駄目か・・・と、彼の腕の中でカイトががっくりと脱力するのをにこやかに見つめたミストラルが提案を持ちかける。
「私いい事思いついたんだけど。これなら絶対バルムンク起きるハズ♪」
「何?」
ミストラルは目をつぶり、両手で杖を持って上を見上げる。
「カイトが彼にこう言うの、ぼくがいるから安心して・・・って。」
―――バルムンクはカイトのいない時の状態になにか不安があるに違いないから、これでOKのはず・・・
カイトは目をつぶったバルムンクの額に指をびしっとつけ、優しげにつぶやいた。
「何があったのか知らないけど、ぼくがいるからもう大丈夫・・・安心して。」
「カイト、すまない・・・」
バルムンクは先ほどの事が恥ずかしくてうつむいた。
「何いってるんだよ、ぼくにとってバルムンクが大切だからこうして一緒にいるんじゃないか」
カイトは自分の言っている事が彼の心に別の意味で響いているのに気付いていないようだ。
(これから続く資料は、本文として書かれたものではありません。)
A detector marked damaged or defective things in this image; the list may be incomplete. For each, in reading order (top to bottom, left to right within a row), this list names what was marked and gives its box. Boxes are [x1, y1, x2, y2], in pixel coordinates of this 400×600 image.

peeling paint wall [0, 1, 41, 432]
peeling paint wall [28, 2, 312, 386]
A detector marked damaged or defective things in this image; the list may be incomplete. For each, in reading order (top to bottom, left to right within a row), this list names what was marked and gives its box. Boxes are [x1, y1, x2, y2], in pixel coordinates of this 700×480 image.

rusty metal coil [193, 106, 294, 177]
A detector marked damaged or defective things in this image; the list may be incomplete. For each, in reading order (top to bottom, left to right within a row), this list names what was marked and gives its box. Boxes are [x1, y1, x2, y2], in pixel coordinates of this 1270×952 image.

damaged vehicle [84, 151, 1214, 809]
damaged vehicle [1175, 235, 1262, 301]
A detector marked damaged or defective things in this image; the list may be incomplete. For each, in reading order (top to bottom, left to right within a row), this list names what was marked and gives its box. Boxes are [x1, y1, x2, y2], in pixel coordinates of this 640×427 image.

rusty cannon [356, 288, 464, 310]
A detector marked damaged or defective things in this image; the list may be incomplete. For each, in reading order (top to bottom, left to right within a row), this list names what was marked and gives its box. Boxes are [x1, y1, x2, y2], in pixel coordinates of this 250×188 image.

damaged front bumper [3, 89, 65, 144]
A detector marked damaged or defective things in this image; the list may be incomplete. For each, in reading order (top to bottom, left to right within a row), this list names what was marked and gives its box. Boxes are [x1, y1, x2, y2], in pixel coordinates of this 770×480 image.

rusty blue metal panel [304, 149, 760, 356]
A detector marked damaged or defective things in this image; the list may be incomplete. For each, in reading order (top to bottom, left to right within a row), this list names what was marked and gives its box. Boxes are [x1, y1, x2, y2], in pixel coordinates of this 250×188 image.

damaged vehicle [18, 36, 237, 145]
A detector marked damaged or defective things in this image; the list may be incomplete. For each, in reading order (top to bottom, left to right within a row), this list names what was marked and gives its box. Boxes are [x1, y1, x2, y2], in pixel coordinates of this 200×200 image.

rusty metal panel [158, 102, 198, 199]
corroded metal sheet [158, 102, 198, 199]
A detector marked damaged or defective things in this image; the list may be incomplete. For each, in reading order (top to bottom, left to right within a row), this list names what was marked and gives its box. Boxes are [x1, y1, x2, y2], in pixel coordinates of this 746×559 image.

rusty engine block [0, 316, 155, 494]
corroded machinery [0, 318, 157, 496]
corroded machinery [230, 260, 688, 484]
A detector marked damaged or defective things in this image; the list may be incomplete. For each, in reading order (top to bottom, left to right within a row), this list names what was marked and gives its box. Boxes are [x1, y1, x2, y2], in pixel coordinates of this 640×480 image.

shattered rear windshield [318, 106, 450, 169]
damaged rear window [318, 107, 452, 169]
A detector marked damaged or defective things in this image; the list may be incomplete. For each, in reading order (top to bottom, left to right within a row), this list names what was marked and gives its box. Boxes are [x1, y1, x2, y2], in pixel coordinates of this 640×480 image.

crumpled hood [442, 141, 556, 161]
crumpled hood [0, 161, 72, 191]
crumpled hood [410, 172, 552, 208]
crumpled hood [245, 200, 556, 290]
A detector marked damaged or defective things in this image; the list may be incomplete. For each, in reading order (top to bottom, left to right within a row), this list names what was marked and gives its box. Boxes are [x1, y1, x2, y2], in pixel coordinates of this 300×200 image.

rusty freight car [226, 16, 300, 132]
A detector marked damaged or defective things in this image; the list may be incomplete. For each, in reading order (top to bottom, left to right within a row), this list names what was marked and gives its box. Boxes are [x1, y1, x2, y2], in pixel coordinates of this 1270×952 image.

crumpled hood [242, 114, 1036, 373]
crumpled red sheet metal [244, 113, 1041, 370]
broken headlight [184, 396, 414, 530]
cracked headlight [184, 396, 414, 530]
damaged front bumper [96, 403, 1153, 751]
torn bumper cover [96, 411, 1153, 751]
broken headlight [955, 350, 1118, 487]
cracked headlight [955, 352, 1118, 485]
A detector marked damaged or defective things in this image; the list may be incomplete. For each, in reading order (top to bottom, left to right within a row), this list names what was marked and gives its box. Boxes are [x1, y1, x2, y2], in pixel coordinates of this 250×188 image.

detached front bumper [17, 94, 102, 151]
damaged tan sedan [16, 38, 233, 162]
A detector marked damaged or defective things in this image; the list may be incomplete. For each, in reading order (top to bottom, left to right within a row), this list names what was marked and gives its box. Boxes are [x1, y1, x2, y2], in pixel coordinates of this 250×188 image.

ミストラルはバルムンクの横を通る際に彼に耳打ちした。
「どさくさにまぎれてカイトを抱きしめてたのは誰でしょう~」
「・・・言うなよ?」
「あは♪」
さあどうでしょう、とミストラルはスキップした。先を歩くカイトが振り返り、どうしたのと尋ねる。
「うん、なんでもない。ただ、カイトってカワイイなと思って。」
「・・・っ、そんなことないよ!」
ミストラルの言葉で彼女以外のパーティーメンバーは顔を伏せた。
のちにミストラル最強伝説が浮上したのは裏の話。